Senin, 14 Desember 2015

TEORI BELAJAR KOGNITIF KELOMPOK 2

ASUMSI DASAR 
     Perilaku individu selalu didasarkan pada kognisi, yaitu tindakan memikirkan atau menegenal situasi dimana perilaku itu terjadi. Pentingnya mempelajari kognisi, kelebihan manusia ada di kognisi. Jadi kalau mau mempelajari manusia maka pelajarilah juga kognisinya. 
       Asumsi dasar teori ini adalah setiap orang telah mempunyai pengalaman dan pengetahuan dalam dirinya. Pengetahuan dan pengalaman ini tertata dalam struktur kognitif. Menurut teori ini, proses belajar akan berjalan baik bila materi pelajaran yang baru diadaptasi dengan struktur kognitif yang telah dimiliki oleh siswa. 
     Teori ini lebih menekankan kepada proses belajar daripada hasil belajar.

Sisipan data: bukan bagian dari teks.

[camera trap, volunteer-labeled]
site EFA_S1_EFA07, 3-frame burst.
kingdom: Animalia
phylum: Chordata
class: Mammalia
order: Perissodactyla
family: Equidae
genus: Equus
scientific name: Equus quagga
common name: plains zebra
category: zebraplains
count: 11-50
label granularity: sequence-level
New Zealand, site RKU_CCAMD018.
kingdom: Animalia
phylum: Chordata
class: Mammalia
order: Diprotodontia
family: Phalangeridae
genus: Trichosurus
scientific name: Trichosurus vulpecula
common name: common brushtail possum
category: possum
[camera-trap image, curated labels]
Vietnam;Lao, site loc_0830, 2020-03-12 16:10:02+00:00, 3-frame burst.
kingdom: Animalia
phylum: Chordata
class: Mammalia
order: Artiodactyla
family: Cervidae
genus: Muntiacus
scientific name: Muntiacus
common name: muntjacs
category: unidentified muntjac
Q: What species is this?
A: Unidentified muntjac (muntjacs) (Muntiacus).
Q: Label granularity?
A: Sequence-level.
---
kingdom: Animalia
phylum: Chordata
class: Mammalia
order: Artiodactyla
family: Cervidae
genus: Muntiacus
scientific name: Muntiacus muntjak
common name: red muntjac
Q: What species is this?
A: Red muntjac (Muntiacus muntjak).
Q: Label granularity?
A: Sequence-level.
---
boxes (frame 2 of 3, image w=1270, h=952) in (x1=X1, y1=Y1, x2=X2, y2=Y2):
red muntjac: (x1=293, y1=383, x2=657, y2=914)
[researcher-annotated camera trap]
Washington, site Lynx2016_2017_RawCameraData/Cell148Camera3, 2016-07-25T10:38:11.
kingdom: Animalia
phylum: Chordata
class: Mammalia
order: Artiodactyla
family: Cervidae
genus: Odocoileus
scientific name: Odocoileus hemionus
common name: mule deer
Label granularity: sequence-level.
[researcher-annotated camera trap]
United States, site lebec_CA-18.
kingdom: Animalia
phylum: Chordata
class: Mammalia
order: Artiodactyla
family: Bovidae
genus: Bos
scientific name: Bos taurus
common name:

Teori ini didasarkan pada asumsi bahwa : 
  1. Individu mempunyai kemampuan memproses informasi. 
  2. Kemampuan memproses informasi tergantung kepada faktor kognitif yang perkembangannya berlangsung secara bertahap sejalan dengan tahapan usianya. 
  3. Belajar adalah proses internal yang kompleks berupa pemrosesan informasi.
  4. Hasil belajar adalah berupa perubahan struktur kognitif.
  5. Cara belajar pada anak-anak dan orang dewasa berbeda sesuai tahap perkembangannya.
KOGNITIVISME
Pada dasarnya belajar adalah suatu proses usaha yang melibatkan aktivitas mental yang terjadi dalam diri manusia sebagai akibat dari proses interaksi aktif dengan lingkungannya untuk memperoleh suatu perubahan dalam bentuk pengetahuan, persepsi, pemahaman, tingkah laku, ketrampilan dan nilai sikap. 
Proses Belajar Mengajar 

Kritik: Teori kognitif lebih dekat kepada psikologi daripada kepada teori belajar, sehingga aplikasinya dalam proses belajar mengajar tidaklah mudah. Sukar dipraktekkan secara murni sebab seringkali kita tidak mungkin memahami “struktur kognitif” yang ada dalam benak setiap siswa.

TEORI BELAJAR YANG MASUK KATEGORI TEORI KOGNITIF

1. Jean Piaget, teorinya disebut “Cognitive Developmental”
   Tahap-tahap Perkembangan Piaget: 
1. Tingkat Sensorimotor (0-2 tahun) 
  Anak mulai belajar dan mengendalikan lingkungannya melalui kemampuan panca indra dan gerakannya. Perilaku bayi pada tahap ini semata-mata berdasarkan pada stimulus yang diterimanya. Sekitar usia 8 bulan, bayi memiliki pengetahuan object permanence yaitu walaupun objek pada suatu saat tak terlihat di depan matanya, tak berarti objek itu tidak ada. Sebelum usia 8 bulan bayi pada umumnya beranggapan benda yang tak mereka lihat berarti tak ada. Pada tahap ini, bayi memiliki dunianya berdasarkan pengamatannya atas dasar gerakan/aktivitas yang dilakukan orang-orang di sekelilingnya. 
Ciri-ciri sensorimotor:
Didasarkan tindakan praktis.
Inteligensi bersifat aksi, bukan refleksi.
Menyangkut jarak yang pendek antara subjek dan objek.
Mengenai periode sensorimotor: 
• Umur hanyalah pendekatan. Periode-periode tergantung pada banyak faktor lingkungan sosial dan kematangan fisik. 
• Urutan periode tetap. 
• Perkembangan gradual dan merupakan proses yang kontinu. 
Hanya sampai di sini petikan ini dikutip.